RSS, OPML and the XML platform.
Copyright 2003-5 Randy Charles Morin
The topic of the day, is Blogspot splogs. I gotta admit, my own RSS reader is giving me more SPAM than anything these days. Many in the blogosphere have pointed the finger at Google and want Blogspot taken down until they can fix the splog program. This is very short-sighted. You see, if Blogspot wasn't hosting these splogs, then somebody else would be. The reason sploggers have chosen Blogspot, is that it's a very popular blogging platform that supports an API. If not Blogspot, then sploggers would host on 21publish or Blogspirit or Blogware or Wordpress. Turning off Blogspot, might quell the splogs in the short-term, but the long-term plan has to involve the blogosphere search engines figuring out what is worth indexing and what is not. When the blogosphere search engines point their fingers at Blogspot, then they are simply playing a blame game. How hard would it be for the search engines to detect these splogs. Not very. It could be automated quite easily. If every blog entry contains the exact sample content pattern "(<b>(any*)</b><br/>(any*)<br/>)*, then you can be 99% sure it's blog SPAM.

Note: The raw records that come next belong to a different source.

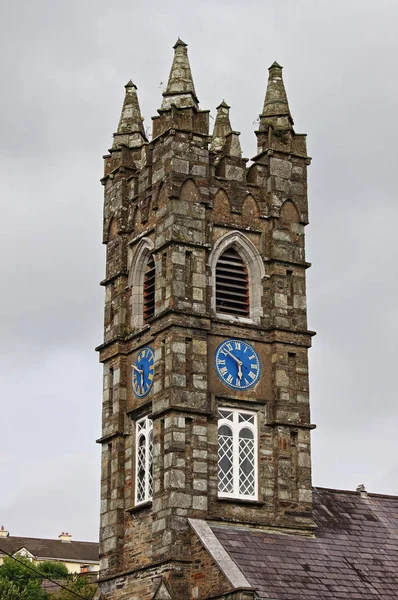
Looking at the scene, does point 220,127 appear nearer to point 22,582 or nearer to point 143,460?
point 143,460

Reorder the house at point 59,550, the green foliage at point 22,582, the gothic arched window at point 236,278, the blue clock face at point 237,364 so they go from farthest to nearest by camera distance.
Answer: the house at point 59,550 → the green foliage at point 22,582 → the gothic arched window at point 236,278 → the blue clock face at point 237,364

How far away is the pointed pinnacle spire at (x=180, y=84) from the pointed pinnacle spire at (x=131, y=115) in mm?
2820

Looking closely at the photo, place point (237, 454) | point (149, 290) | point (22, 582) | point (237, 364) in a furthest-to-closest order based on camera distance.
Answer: point (22, 582), point (149, 290), point (237, 364), point (237, 454)

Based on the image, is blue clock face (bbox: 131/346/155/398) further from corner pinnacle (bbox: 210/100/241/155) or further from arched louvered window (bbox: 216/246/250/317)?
corner pinnacle (bbox: 210/100/241/155)

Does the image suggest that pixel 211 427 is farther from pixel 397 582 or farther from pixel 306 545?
pixel 397 582

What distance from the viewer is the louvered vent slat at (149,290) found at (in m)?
39.4

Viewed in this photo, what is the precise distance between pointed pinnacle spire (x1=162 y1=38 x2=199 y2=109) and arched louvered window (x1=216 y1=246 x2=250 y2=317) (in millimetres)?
4741

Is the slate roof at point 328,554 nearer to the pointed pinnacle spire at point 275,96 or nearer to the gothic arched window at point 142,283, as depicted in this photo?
the gothic arched window at point 142,283

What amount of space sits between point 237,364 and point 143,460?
3842 millimetres

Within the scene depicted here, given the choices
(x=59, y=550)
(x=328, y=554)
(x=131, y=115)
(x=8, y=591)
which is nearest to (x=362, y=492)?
(x=328, y=554)

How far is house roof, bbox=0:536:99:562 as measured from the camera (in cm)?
11069

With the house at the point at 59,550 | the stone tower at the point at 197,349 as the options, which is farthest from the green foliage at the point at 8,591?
the stone tower at the point at 197,349

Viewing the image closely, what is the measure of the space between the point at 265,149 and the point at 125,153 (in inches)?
180

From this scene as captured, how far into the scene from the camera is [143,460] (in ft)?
124
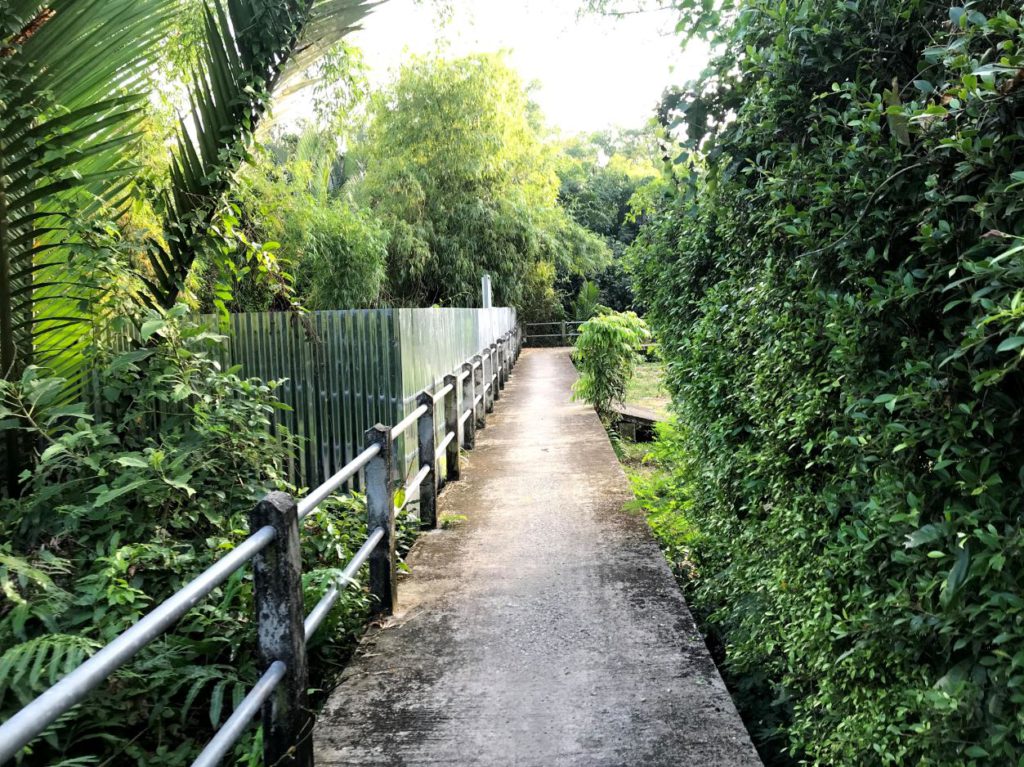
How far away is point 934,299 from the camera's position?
190cm

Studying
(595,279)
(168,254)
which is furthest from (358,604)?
(595,279)

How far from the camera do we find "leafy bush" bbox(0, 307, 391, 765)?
275 centimetres

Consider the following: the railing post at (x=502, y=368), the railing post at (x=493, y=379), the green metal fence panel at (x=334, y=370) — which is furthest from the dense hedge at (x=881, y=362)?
the railing post at (x=502, y=368)

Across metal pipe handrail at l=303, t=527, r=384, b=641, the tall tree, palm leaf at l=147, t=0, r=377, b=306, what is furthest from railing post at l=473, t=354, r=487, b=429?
the tall tree

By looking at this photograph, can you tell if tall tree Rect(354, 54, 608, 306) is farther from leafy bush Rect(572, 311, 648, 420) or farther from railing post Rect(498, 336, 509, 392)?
leafy bush Rect(572, 311, 648, 420)

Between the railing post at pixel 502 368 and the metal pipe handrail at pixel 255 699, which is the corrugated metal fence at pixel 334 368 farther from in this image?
the railing post at pixel 502 368

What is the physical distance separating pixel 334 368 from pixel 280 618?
182 inches

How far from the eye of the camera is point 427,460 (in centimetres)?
526

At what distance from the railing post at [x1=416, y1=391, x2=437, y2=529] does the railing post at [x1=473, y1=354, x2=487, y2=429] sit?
3441 mm

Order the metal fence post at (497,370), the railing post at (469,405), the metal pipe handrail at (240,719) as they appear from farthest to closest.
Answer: the metal fence post at (497,370)
the railing post at (469,405)
the metal pipe handrail at (240,719)

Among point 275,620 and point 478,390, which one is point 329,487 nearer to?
point 275,620

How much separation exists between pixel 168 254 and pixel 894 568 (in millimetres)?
3997

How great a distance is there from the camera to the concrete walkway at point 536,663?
2.73m

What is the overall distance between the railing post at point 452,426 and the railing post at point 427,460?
125 cm
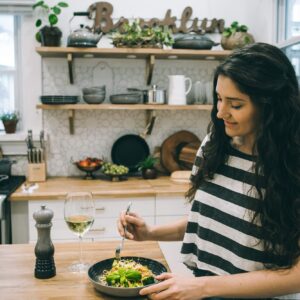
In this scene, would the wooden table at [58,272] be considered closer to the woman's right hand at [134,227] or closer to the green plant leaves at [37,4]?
the woman's right hand at [134,227]

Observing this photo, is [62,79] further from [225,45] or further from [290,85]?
[290,85]

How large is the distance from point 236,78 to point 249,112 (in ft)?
0.36

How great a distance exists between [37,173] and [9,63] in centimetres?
100

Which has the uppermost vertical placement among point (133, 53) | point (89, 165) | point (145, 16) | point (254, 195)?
point (145, 16)

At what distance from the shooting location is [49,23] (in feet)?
12.5

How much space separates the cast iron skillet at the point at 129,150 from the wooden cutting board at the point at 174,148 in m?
0.15

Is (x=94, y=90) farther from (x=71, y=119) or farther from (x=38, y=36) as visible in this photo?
(x=38, y=36)

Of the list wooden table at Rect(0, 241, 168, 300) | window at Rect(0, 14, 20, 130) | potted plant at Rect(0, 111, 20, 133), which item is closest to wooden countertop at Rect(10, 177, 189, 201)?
potted plant at Rect(0, 111, 20, 133)

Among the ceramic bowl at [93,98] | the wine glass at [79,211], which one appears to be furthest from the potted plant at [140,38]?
the wine glass at [79,211]

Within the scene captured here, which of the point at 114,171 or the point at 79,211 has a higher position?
the point at 79,211

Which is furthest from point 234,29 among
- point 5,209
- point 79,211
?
point 79,211

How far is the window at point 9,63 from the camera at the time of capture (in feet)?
12.8

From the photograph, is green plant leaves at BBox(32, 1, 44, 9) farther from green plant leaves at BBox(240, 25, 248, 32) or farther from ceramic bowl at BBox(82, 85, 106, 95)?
green plant leaves at BBox(240, 25, 248, 32)

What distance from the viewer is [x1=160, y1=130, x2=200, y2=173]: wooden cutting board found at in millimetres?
3959
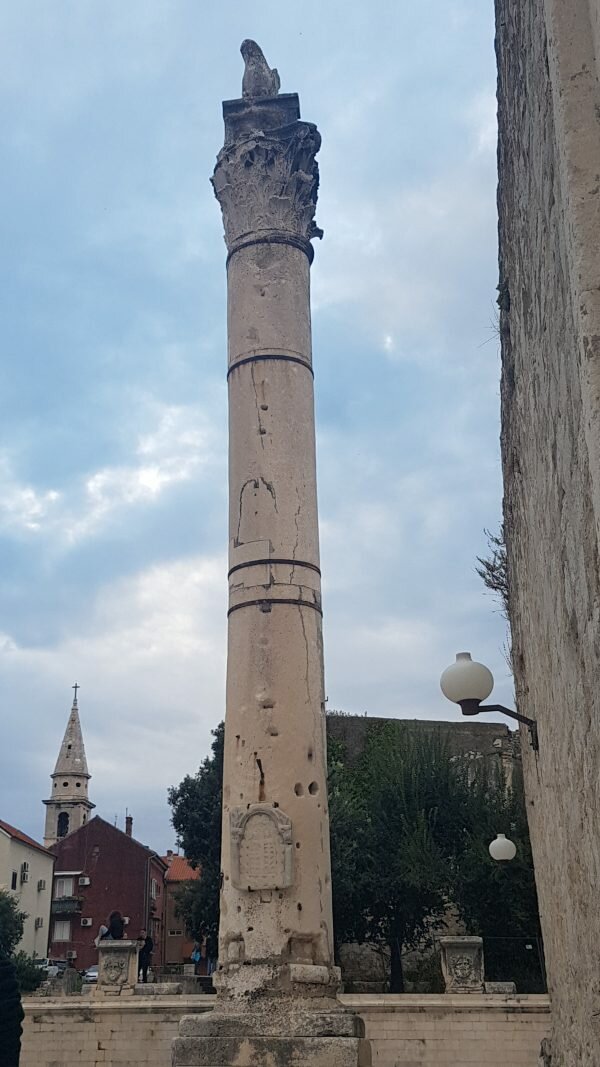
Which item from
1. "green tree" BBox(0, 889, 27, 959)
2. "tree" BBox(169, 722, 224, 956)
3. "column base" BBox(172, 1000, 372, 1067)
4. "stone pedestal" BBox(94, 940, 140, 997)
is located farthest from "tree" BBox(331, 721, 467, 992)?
"column base" BBox(172, 1000, 372, 1067)

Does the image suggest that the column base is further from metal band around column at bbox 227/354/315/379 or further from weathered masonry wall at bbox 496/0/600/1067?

At this point, I'm getting pretty tired of the lame blogosphere search engines. I really wish somebody would create one that actually worked. Beyond the constant easily detected SPAM that escapes them and the finger pointing that follows, none of the blogosphere search engines are all that good at capturing the blogosphere conversation and an HTTP 500 error isn't exactly out of the ordinary. Enough complaining, here's my report on the state of the blogosphere.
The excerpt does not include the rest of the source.